At the same time, the ASD PEDS studies have also explored ways to reach families with young children outside of primary care settings. Numerous studies have shown that some families are much less likely to have access to early screening and evaluation, including non-English-speaking families, families with low household incomes, and families from certain racial and ethnic minority groups.

“Screening is most effective when everyone who needs it has access to it,” said Dr. Pintello. “Addressing these disparities is a critical issue in the field and NIMH’s efforts have prioritized focusing on underserved families.”

One way to accomplish this is to integrate standardized universal screening into systems that are already serving these families.

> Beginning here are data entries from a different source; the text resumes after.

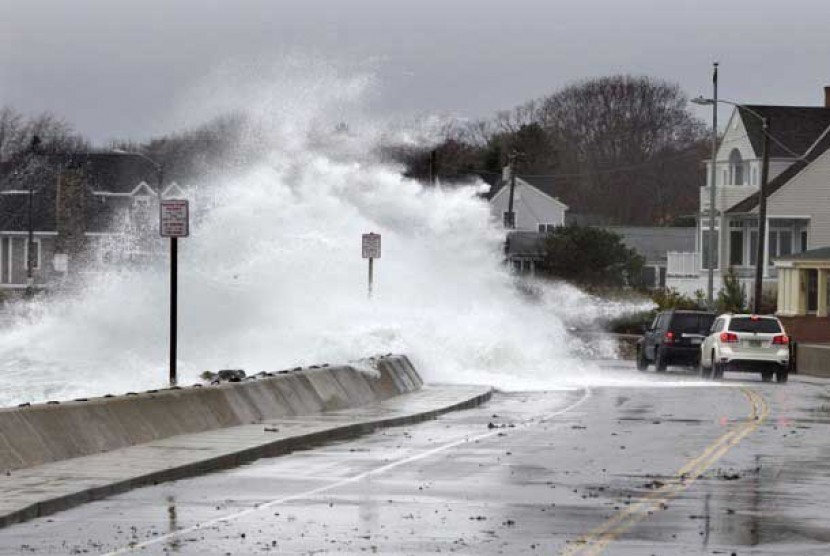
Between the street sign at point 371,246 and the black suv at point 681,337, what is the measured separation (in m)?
11.9

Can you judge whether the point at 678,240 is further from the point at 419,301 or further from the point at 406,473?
the point at 406,473

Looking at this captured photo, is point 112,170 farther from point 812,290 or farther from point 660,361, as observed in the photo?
point 660,361

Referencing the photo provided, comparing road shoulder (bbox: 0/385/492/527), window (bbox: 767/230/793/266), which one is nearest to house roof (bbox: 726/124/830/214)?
window (bbox: 767/230/793/266)

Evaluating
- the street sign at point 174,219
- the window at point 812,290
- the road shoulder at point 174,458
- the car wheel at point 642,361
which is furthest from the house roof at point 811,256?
the street sign at point 174,219

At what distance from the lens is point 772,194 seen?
78375 mm

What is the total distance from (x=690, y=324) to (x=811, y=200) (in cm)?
3039

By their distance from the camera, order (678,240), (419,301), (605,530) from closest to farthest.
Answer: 1. (605,530)
2. (419,301)
3. (678,240)

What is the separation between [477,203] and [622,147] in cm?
7117

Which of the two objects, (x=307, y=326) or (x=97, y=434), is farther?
(x=307, y=326)

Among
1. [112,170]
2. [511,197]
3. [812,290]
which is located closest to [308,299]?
[812,290]

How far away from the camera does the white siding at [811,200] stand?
78.2 meters

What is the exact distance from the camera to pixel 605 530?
14.6 m

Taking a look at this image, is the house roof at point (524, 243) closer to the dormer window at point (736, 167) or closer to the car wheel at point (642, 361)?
the dormer window at point (736, 167)

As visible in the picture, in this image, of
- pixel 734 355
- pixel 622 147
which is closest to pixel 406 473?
pixel 734 355
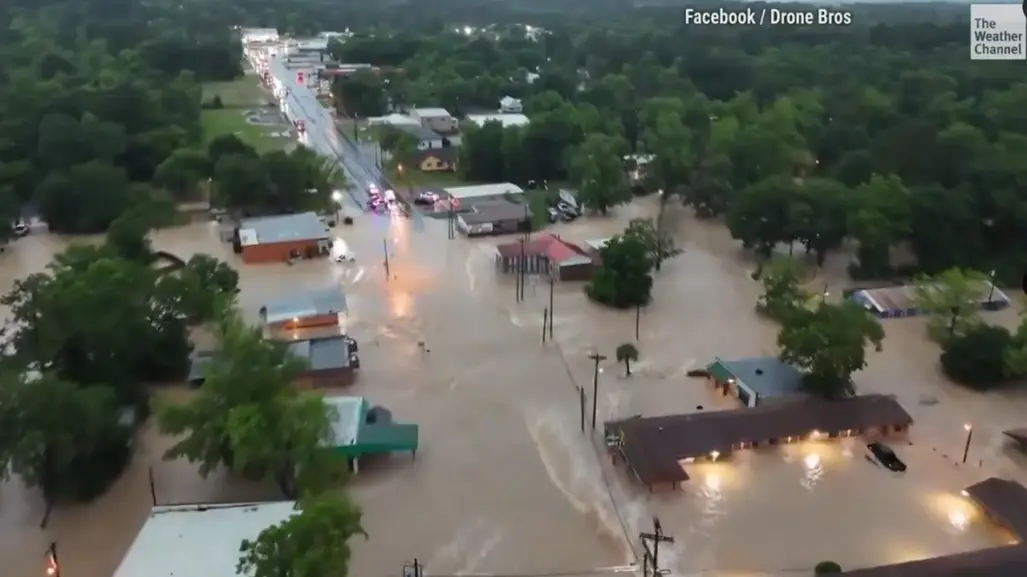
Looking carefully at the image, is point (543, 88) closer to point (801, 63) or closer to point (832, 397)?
point (801, 63)

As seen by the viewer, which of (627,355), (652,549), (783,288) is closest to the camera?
(652,549)

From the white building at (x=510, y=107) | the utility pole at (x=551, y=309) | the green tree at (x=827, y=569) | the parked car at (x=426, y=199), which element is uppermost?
the white building at (x=510, y=107)

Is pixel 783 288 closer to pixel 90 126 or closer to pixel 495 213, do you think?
pixel 495 213

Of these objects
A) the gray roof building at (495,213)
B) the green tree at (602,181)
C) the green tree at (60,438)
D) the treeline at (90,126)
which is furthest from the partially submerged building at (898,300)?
the treeline at (90,126)

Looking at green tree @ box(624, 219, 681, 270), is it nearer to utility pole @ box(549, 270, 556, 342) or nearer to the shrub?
utility pole @ box(549, 270, 556, 342)

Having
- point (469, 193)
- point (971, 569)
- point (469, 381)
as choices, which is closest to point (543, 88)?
point (469, 193)

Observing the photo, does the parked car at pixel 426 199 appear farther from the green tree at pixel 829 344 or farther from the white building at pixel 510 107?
the green tree at pixel 829 344

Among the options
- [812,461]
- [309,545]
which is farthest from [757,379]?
[309,545]
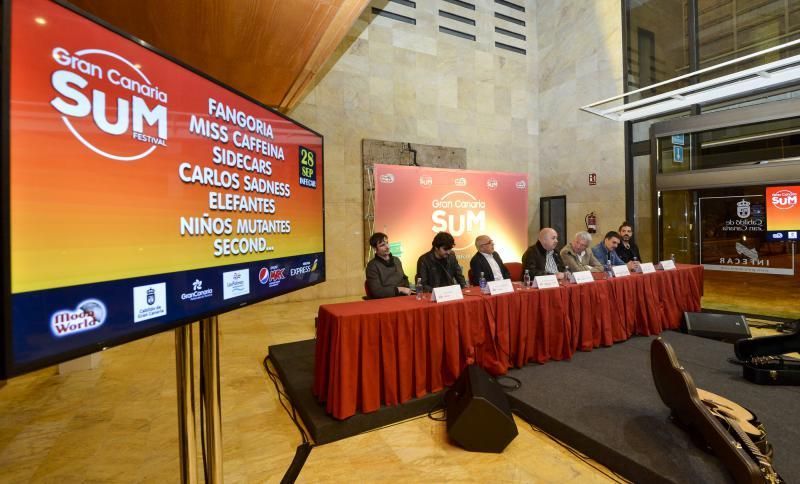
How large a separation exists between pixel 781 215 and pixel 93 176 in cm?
692

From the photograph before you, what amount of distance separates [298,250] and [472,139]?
7.06 meters

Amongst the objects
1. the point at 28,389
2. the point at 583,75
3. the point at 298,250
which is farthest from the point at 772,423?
the point at 583,75

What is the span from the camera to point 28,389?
122 inches

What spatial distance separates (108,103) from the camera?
85cm

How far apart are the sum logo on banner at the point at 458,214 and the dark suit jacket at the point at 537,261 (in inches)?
107

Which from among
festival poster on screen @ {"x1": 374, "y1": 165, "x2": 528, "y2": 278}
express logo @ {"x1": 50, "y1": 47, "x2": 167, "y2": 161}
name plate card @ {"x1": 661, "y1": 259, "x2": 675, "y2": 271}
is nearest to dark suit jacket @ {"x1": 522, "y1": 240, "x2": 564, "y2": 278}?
name plate card @ {"x1": 661, "y1": 259, "x2": 675, "y2": 271}

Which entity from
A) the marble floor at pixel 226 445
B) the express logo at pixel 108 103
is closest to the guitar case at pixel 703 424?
the marble floor at pixel 226 445

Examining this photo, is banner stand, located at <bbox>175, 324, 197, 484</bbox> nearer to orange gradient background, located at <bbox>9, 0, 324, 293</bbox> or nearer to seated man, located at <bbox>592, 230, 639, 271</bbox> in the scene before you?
orange gradient background, located at <bbox>9, 0, 324, 293</bbox>

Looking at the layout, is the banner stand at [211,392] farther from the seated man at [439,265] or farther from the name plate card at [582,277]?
the name plate card at [582,277]

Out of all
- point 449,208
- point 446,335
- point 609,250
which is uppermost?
point 449,208

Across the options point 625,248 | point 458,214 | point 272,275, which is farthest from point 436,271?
point 458,214

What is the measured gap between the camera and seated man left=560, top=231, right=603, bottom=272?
4297 mm

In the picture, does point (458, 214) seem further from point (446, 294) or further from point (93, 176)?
point (93, 176)

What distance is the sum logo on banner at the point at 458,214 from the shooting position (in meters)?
6.75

For example, in one study, ASD PEDS investigators Alice Carter, Ph.D. , and Radley Christopher Sheldrick, Ph.D. , worked with the Massachusetts Department of Public Health to implement an evidence-based screening procedure at three federally funded early intervention sites.

The researchers developed a multi-part screening and diagnosis process that included both clinicians and caregivers as key decision-makers. They hypothesized that this standardized process would minimize procedural variations across the early intervention sites and help to reduce existing disparities in ASD screening and diagnosis.

The results suggested their hunch was correct. All three study sites showed an increase in the rate of autism diagnosis with the new procedure in place, compared with other intervention sites that served similar communities. Importantly, the standardized procedure seemed to address existing disparities in screening and diagnosis. The increased rate of diagnosis observed among Spanish-speaking families was more than double the increase observed among non-Spanish-speaking families.

Looking to the future

Researchers are continuing to explore the best ways to put existing evidence-based screening methods into practice. At the same time, NIMH is also focused on research that seeks to develop new and improved screening tools. Evidence from neuroimaging and eye tracking studies suggests that, although the age at which observable features of autism emerge does vary, subtle signs can be detected in the first year of life. NIMH is supporting a suite of projects that aim to validate screening tools that can be used to identify signs of autism before a child’s first birthday.

“In other words, are there measures we can use to identify signs even before parents and clinicians begin to notice them?” explained Dr. Gilotty. “This is the critical question because the earlier kids are identified, the earlier they can be connected with support.”

These projects leverage sophisticated digital tools to detect subtle patterns in infant behavior. For example, researchers are using technology to identify patterns in what infants look at, the vocalizations they make, and how they move. They’re using technology to examine synchrony in infant–caregiver interactions. And they’re developing digital screening tools that can be administered via telehealth platforms.

The hope is that new tools identified and validated in this first stage will go on to be tested in large-scale, real-world contexts, reflecting a continuous pipeline of research that goes from science to practice.

“As a result of targeted research funded by NIMH over the last 10 years, we are seeing new tools for detection, new models for delivering services, and new strategies for embedding early screening and rapid referral into routine health care,” said Dr. Pintello.

“I feel like it’s just the beginning of the story—we are just now seeing the impact of bringing science-based tools and practices into the hands of health care providers. Over the next few years, we hope that ongoing efforts to bridge science and practice will help us meet the unique needs of children at the exact time that they need services.”